Exercise details
Collect every line of the records below that contains the word "does", and copy each one in full.

Source data:

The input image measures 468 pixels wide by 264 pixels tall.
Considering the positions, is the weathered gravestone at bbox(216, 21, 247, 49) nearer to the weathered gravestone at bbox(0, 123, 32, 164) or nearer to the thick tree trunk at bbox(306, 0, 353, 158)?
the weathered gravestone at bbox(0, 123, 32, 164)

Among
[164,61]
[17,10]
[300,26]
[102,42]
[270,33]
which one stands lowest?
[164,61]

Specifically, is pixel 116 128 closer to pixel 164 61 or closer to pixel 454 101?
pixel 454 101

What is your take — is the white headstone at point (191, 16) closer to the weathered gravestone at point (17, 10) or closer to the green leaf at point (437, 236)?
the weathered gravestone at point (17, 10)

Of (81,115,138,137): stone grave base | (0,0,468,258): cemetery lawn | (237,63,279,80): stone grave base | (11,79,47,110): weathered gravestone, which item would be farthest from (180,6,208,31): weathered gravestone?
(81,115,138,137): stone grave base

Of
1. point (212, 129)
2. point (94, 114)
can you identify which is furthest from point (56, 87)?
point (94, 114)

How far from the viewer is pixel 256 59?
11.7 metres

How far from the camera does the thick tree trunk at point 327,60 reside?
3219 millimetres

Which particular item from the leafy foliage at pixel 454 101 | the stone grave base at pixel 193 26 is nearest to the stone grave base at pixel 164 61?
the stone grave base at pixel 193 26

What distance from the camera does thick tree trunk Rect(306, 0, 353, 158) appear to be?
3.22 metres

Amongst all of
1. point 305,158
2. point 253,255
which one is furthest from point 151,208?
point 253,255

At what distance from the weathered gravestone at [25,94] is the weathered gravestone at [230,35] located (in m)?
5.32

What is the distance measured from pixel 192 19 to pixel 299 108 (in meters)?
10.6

--

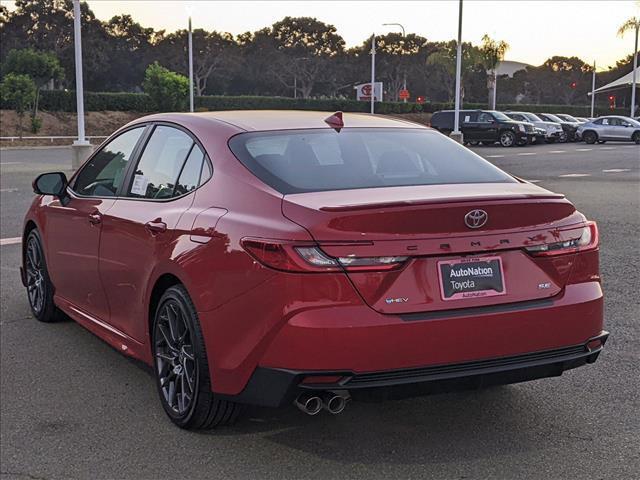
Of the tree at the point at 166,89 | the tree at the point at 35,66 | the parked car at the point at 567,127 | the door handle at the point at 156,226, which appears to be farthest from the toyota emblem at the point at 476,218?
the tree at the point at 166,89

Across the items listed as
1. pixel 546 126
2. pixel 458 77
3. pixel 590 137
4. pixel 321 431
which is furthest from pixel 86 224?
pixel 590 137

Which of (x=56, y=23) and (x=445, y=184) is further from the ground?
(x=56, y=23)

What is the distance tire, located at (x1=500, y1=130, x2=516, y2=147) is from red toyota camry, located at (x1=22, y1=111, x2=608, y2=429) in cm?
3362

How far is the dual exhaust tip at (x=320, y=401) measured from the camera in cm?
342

Final result
How far from the camera does the thick tree trunk at point 327,60 reside?
What distance from the camera does thick tree trunk Rect(306, 0, 353, 158) appear to be?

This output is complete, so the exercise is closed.